As an English teacher at Wilbur Cross High School and a 2010 graduate of the Yale Masters’ in Urban Education Studies program, I am deeply disturbed by Nate Zelinsky’s criticism of New Haven Promise and its associated sentiments (“An empty promise,” Nov. 10). The stereotypes and clichéd critiques of teachers that Zelinsky offers are unfounded. They do serious damage to the public education system by diminishing the respect given to teachers and discouraging smart, hardworking people, like Yale students, from entering the profession.

When I entered New Haven public schools as a student teacher last year, I am ashamed to admit that I expected to find the kind of teachers Zelinsky describes. What I have found is just the opposite.

I am lucky to work each day with such intelligent, dedicated and supportive colleagues. They take pride in their work, have high expectations for students and themselves, and put in many more hours than their salaries justify. I challenge Zelinsky to shadow any teacher at Wilbur Cross for one week or even one day, and stand by his statement that teachers “do not commit the necessary time and effort needed to do their job well.” I don’t know how early I would have to arrive to be the first teacher in the building — many teachers are there well before 7:00 a.m. And most teachers, including myself, work late into the evening on lesson plans and grades. Wilbur Cross teachers are constantly developing new ways to teach, challenge and inspire their students.

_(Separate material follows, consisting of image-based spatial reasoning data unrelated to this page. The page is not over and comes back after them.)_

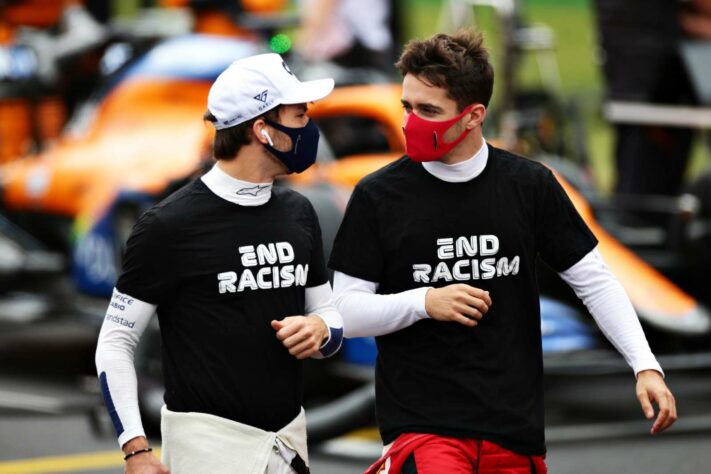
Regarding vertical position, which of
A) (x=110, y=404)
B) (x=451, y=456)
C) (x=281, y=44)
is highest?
(x=110, y=404)

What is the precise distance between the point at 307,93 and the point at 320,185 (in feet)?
15.0

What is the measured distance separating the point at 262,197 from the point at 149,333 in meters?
4.35

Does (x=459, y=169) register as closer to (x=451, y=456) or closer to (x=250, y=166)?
(x=250, y=166)

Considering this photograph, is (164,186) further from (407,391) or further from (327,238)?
(407,391)

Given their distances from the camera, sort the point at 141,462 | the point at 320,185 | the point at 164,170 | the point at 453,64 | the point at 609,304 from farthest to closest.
→ the point at 164,170, the point at 320,185, the point at 609,304, the point at 453,64, the point at 141,462

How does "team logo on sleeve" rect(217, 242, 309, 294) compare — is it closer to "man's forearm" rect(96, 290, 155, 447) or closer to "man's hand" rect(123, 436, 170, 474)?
"man's forearm" rect(96, 290, 155, 447)

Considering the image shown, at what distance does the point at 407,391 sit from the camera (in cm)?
415

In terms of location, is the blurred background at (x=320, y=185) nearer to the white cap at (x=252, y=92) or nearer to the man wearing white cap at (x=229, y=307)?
the man wearing white cap at (x=229, y=307)

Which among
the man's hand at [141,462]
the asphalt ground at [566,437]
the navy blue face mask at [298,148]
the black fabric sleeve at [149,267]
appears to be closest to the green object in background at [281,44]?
the asphalt ground at [566,437]

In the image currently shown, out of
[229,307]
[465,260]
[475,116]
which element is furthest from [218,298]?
[475,116]

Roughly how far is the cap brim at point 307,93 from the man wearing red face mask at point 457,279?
23cm

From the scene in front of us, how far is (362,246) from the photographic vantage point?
4160 mm

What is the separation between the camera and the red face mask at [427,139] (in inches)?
162

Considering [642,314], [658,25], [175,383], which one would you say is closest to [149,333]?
[642,314]
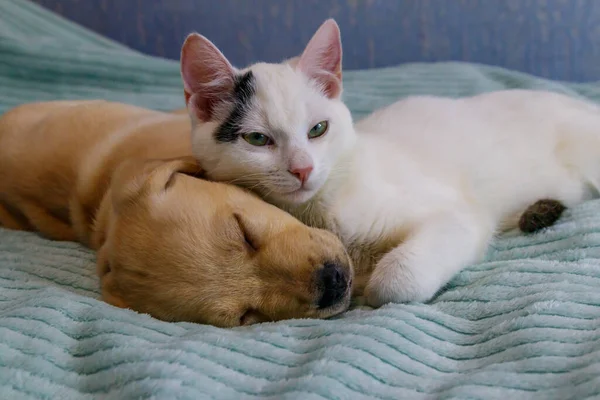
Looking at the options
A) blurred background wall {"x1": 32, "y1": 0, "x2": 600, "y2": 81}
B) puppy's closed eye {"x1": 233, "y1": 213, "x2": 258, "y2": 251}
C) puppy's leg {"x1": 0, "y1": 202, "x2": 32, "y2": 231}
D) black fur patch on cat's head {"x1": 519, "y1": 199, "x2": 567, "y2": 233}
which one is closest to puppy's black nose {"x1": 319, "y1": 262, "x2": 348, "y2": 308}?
puppy's closed eye {"x1": 233, "y1": 213, "x2": 258, "y2": 251}

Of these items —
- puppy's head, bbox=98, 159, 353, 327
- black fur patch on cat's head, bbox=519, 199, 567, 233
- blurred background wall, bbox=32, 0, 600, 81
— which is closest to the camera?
puppy's head, bbox=98, 159, 353, 327

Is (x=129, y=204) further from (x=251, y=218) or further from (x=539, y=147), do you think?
(x=539, y=147)

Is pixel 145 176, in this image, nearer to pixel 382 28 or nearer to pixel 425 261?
pixel 425 261

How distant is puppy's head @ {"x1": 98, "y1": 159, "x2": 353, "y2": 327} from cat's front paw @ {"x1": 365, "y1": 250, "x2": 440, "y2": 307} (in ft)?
0.24

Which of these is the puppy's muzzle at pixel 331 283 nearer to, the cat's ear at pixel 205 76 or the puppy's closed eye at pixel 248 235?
the puppy's closed eye at pixel 248 235

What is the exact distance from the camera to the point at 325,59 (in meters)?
1.54

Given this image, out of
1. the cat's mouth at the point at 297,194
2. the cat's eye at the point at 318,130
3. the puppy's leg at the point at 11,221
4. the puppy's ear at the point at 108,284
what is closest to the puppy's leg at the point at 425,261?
the cat's mouth at the point at 297,194

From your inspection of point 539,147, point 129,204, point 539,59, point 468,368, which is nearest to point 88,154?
A: point 129,204

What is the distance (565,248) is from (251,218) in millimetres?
800

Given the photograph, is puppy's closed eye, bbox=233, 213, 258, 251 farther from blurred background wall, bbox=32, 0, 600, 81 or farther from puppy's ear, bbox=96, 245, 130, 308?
blurred background wall, bbox=32, 0, 600, 81

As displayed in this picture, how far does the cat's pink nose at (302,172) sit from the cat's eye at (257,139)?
0.12 metres

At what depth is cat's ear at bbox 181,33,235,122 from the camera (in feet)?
4.59

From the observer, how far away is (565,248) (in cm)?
142

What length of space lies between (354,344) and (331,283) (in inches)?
7.0
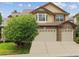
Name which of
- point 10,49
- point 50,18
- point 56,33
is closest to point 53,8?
point 50,18

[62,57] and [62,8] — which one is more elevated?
[62,8]

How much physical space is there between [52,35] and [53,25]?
0.10 m

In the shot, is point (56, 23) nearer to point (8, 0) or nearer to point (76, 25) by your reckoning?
point (76, 25)

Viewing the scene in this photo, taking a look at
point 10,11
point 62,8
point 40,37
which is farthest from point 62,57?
point 10,11

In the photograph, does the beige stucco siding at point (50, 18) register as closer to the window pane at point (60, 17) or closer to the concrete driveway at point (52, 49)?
the window pane at point (60, 17)

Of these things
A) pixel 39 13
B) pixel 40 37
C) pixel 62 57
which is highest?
pixel 39 13

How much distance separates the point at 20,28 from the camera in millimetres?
3189

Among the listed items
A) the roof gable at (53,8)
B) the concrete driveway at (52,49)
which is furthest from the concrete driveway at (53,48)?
the roof gable at (53,8)

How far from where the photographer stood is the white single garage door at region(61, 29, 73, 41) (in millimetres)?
3215

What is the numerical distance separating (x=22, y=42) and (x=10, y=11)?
1.12 ft

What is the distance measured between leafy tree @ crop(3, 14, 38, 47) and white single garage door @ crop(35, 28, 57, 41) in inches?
1.9

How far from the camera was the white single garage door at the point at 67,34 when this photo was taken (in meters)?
3.21

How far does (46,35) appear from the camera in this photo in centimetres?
322

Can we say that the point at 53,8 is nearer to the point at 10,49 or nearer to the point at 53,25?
the point at 53,25
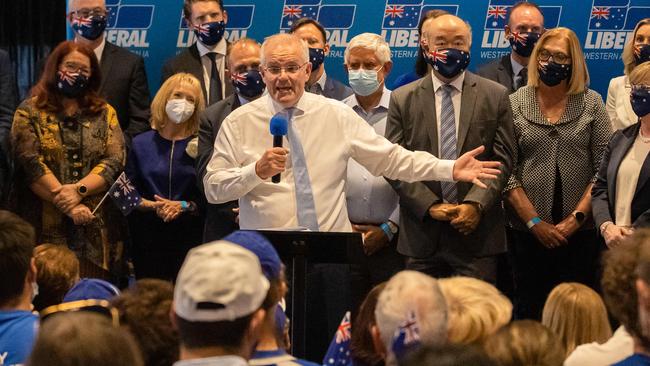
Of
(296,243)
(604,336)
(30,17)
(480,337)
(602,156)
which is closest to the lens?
(480,337)

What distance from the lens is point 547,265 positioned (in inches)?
278

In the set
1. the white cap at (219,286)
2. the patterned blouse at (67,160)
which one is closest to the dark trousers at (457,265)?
the patterned blouse at (67,160)

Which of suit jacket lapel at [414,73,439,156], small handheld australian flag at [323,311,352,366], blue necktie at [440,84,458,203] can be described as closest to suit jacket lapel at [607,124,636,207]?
blue necktie at [440,84,458,203]

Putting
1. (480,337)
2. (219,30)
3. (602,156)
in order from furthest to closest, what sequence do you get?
(219,30)
(602,156)
(480,337)

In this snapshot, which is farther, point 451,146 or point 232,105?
point 232,105

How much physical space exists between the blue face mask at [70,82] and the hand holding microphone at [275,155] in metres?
2.07

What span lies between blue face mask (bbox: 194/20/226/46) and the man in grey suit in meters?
1.73

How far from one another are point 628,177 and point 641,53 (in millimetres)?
971

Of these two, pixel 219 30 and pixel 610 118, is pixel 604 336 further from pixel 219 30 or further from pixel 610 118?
pixel 219 30

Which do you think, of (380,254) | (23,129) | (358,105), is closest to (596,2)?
(358,105)

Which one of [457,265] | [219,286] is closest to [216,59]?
[457,265]

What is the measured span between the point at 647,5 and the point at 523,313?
2500mm

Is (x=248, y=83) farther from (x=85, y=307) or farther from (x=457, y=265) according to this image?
(x=85, y=307)

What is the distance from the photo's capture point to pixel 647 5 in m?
8.21
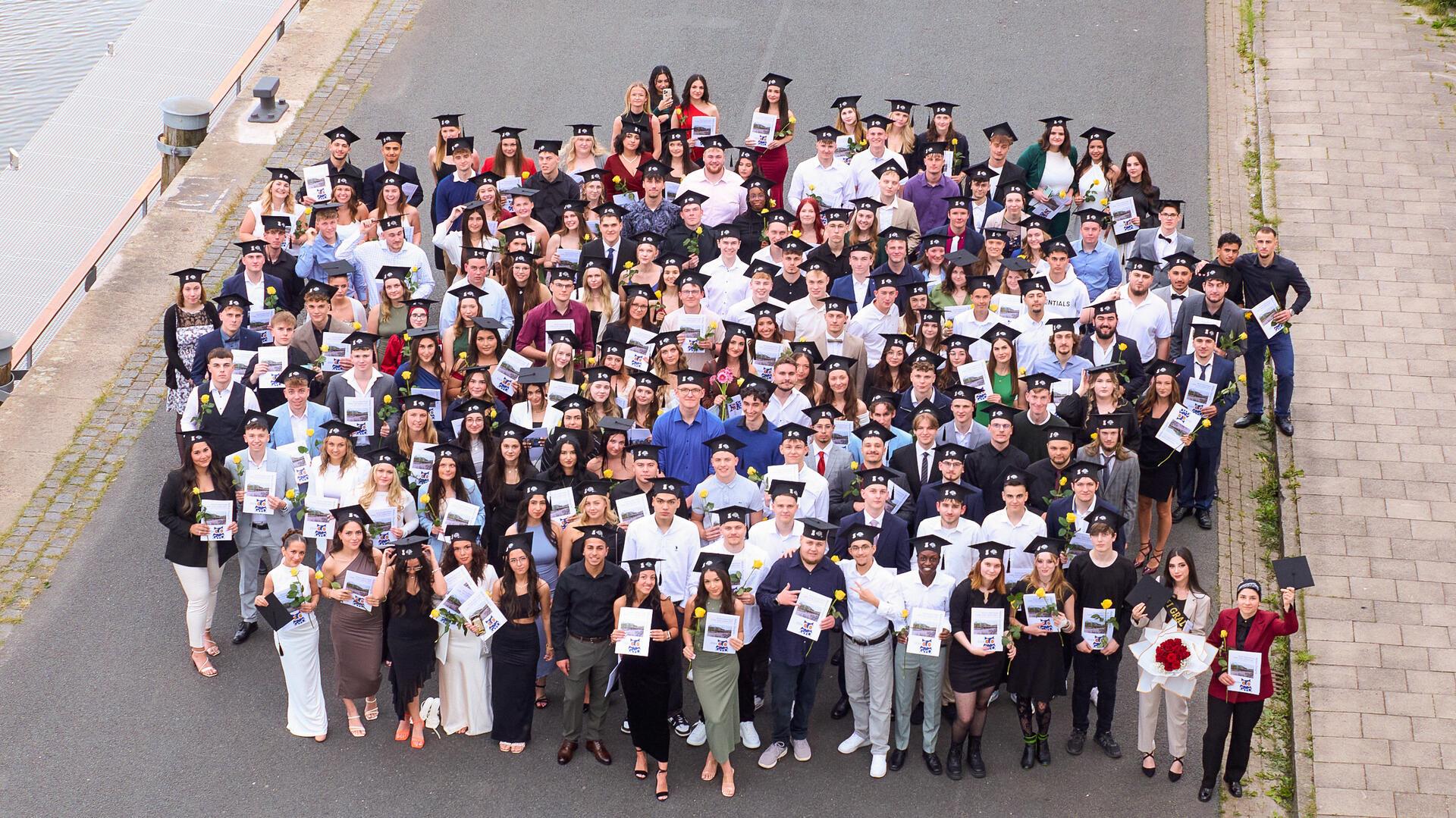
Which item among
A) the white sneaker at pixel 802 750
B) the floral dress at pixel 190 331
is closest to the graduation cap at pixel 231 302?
the floral dress at pixel 190 331

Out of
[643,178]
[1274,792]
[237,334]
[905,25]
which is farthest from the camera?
[905,25]

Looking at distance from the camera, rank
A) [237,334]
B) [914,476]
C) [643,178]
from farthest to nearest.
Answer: [643,178] → [237,334] → [914,476]

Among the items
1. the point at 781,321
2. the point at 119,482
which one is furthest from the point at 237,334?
the point at 781,321

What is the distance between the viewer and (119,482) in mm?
15133

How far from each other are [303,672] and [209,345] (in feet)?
10.9

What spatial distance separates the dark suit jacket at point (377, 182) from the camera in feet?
55.4

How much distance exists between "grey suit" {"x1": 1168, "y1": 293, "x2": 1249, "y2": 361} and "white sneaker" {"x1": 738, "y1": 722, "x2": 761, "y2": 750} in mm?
5002

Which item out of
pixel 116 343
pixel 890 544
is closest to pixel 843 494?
pixel 890 544

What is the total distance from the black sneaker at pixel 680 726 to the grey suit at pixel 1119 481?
11.8 ft

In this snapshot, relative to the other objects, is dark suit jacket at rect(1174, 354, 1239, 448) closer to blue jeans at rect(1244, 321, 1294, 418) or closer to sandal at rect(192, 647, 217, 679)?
blue jeans at rect(1244, 321, 1294, 418)

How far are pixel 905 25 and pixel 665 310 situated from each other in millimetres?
9113

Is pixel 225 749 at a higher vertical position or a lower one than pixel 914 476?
lower

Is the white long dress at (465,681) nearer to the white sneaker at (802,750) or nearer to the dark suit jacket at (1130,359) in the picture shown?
the white sneaker at (802,750)

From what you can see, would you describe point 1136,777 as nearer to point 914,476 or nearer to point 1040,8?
point 914,476
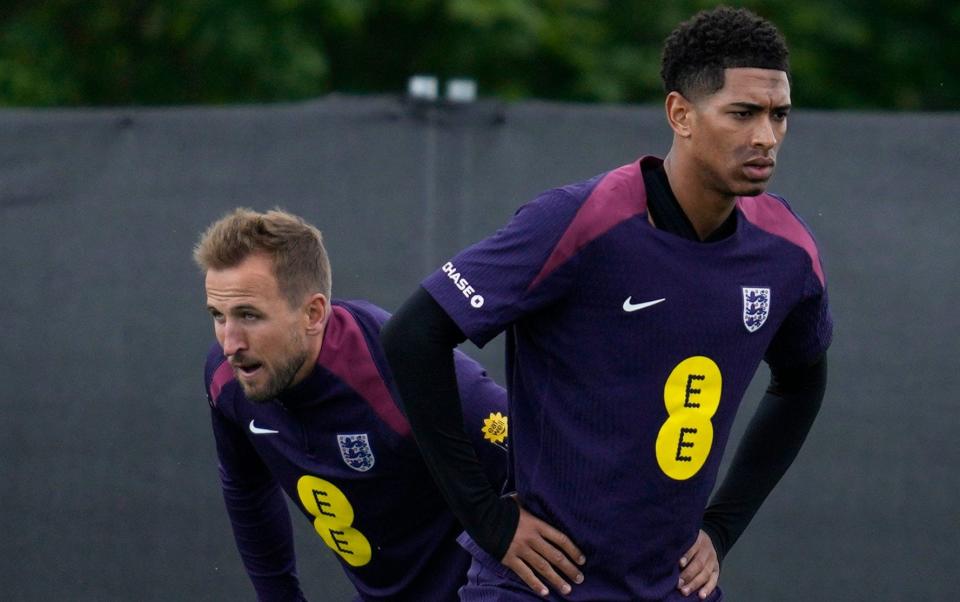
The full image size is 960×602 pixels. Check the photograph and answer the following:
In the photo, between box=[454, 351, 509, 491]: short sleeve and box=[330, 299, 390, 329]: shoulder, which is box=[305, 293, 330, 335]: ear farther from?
box=[454, 351, 509, 491]: short sleeve

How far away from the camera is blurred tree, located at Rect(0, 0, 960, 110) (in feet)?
28.0

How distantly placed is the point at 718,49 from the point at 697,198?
11.1 inches

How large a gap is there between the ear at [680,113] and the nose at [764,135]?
127 millimetres

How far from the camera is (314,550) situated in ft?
15.3

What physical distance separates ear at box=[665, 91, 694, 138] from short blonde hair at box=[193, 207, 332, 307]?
41.3 inches

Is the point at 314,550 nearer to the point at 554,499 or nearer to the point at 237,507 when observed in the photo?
the point at 237,507

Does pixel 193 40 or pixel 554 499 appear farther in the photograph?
pixel 193 40

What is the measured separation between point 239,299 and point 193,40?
5.94m

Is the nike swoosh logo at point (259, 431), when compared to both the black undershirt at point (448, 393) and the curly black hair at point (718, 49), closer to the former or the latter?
the black undershirt at point (448, 393)

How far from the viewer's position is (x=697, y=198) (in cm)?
272

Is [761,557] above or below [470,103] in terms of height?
below

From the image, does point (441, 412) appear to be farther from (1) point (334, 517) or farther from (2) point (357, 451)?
(1) point (334, 517)

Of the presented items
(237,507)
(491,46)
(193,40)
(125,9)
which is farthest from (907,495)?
(125,9)

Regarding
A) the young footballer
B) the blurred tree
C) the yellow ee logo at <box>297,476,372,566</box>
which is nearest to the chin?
the young footballer
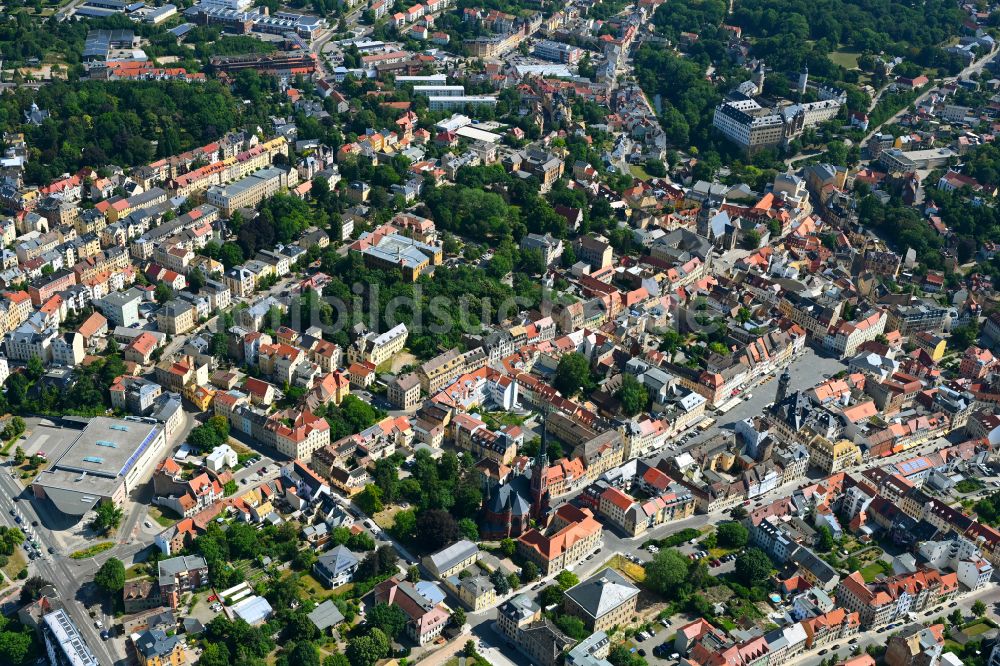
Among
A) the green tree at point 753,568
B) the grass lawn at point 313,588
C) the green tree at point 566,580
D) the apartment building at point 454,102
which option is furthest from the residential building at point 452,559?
the apartment building at point 454,102

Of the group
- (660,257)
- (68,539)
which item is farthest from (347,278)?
(68,539)

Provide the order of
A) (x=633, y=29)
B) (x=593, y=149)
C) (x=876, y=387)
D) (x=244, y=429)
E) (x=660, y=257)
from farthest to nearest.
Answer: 1. (x=633, y=29)
2. (x=593, y=149)
3. (x=660, y=257)
4. (x=876, y=387)
5. (x=244, y=429)

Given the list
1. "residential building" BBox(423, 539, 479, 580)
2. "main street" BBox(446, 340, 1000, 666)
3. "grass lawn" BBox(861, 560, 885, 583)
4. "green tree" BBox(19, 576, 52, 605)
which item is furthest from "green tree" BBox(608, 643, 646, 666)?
"green tree" BBox(19, 576, 52, 605)

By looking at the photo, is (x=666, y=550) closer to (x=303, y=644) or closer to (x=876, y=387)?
(x=303, y=644)

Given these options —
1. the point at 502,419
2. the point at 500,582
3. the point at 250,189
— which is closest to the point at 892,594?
the point at 500,582

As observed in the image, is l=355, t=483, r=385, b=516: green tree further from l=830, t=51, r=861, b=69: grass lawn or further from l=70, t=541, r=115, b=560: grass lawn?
l=830, t=51, r=861, b=69: grass lawn

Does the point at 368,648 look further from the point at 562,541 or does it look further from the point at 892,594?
the point at 892,594

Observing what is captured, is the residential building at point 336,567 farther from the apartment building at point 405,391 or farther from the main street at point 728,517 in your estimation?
the apartment building at point 405,391
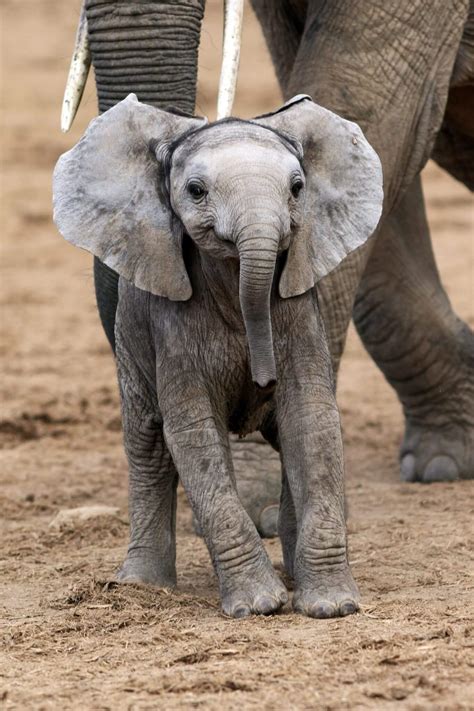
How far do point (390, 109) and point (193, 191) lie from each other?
1.40 metres

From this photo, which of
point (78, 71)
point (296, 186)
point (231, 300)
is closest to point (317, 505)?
point (231, 300)

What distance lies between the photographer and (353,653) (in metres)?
3.41

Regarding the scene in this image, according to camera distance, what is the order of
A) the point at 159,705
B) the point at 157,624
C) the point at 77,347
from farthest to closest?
the point at 77,347 → the point at 157,624 → the point at 159,705

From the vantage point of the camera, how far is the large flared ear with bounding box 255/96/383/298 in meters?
3.92

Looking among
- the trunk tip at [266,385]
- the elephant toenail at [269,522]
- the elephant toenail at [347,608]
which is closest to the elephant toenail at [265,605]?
the elephant toenail at [347,608]

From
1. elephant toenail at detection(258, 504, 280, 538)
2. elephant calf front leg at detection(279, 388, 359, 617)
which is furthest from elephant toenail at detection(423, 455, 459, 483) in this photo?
elephant calf front leg at detection(279, 388, 359, 617)

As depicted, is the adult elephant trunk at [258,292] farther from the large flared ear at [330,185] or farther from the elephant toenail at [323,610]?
the elephant toenail at [323,610]

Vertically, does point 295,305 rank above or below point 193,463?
above

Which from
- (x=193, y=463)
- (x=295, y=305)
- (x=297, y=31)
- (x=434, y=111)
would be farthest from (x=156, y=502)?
(x=297, y=31)

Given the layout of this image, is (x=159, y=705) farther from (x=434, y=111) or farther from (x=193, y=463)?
(x=434, y=111)

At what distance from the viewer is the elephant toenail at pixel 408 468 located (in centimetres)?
601

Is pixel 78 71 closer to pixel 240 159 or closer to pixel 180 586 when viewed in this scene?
pixel 240 159

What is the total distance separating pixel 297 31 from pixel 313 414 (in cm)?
226

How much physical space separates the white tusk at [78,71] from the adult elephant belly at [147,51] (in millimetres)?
81
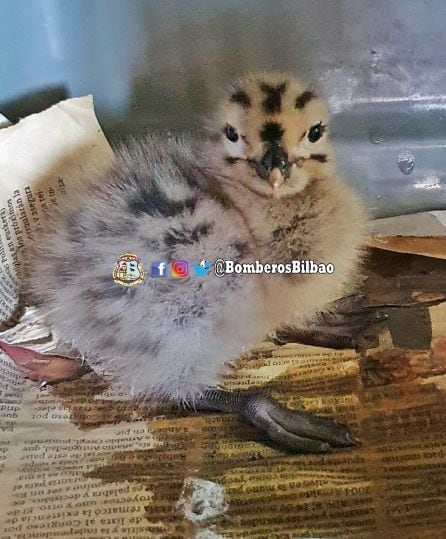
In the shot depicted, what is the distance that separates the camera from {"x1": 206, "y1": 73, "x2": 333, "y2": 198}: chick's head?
32.9 inches

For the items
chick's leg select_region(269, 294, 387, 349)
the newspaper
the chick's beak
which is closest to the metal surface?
the newspaper

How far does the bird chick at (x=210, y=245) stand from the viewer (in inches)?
33.1

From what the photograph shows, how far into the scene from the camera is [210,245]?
2.74 feet

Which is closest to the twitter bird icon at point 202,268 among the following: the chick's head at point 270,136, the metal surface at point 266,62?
the chick's head at point 270,136

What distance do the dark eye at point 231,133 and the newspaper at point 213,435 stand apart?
18 centimetres

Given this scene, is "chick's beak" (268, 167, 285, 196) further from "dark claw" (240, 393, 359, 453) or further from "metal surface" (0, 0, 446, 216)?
"metal surface" (0, 0, 446, 216)

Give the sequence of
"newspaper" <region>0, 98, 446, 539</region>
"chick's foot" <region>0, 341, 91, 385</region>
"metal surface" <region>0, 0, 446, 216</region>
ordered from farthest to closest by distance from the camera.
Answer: "metal surface" <region>0, 0, 446, 216</region>
"chick's foot" <region>0, 341, 91, 385</region>
"newspaper" <region>0, 98, 446, 539</region>

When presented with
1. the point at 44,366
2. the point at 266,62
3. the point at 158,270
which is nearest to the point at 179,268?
the point at 158,270

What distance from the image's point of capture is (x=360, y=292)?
3.50 feet

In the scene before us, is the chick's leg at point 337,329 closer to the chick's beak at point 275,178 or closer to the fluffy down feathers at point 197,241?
the fluffy down feathers at point 197,241

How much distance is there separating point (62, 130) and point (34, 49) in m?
0.16

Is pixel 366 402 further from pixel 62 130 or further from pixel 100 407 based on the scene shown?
pixel 62 130

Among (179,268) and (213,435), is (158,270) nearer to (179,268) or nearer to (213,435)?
(179,268)

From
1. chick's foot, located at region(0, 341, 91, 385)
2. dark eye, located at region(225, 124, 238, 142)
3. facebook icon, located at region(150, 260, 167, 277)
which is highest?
dark eye, located at region(225, 124, 238, 142)
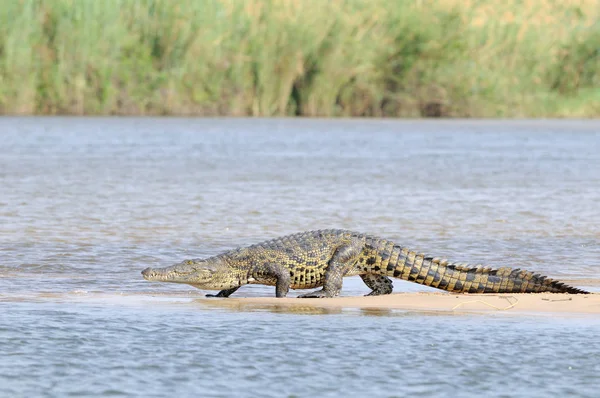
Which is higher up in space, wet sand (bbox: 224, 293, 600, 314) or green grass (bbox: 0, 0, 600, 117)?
green grass (bbox: 0, 0, 600, 117)

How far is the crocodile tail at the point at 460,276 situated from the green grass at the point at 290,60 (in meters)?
40.7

So if teachers aren’t the problem, it must be parents, right? This was my second shameful misconception. Urban parents typically don’t care about their kids’ educations, and do not provide the kind of support students need to be successful, right? This year I have made over 120 phone calls home to parents and have learned how wrong this stereotype is. My students’ parents care deeply about their children’s education. Many have come in to meet with me before work or on their lunch break in order to discuss a child’s progress. Others call or e-mail me to make sure that their children are on track. They are invested in their children’s success and are eager for help. However, my students’ parents do not have power — this city does not hear their voices.

Before I started teaching, I was much more sure of what needed to be done to “fix” urban schools. Now when friends and family ask me, “What’s the most needed reform in urban schools?” I stumble to answer. I cannot put my finger on “the problem” because there is no one singular problem responsible for the widespread low achievement in urban public schools. This problem is far more complex than most people realize, and it certainly won’t be remedied by bashing teachers.

Teaching is a craft that takes time to learn. Great teachers are not born, but developed over time. Programs like Teach for America, though well-meaning, ensure that our nation’s urban students will be taught by a rotating staff of idealistic but inexperienced teachers. Parents in suburban communities would never allow their children to be taught by untrained teachers.

Yale and New Haven need to work together to solve this. Working together does not end with Yale throwing money at a problem. Our public schools are not Yale’s charity case. Yale and New Haven need to genuinely collaborate to desegregate neighborhoods, desegregate schools, and take co-ownership over the economic and social problems the city faces.

So I ask you, Mr. Zelinsky, are you ready to start building a better New Haven?

Akimi Palitz is a 2010 graduate of Yale’s Masters’ in Urban Education Studies program and an English teacher at Wilbur Cross High School.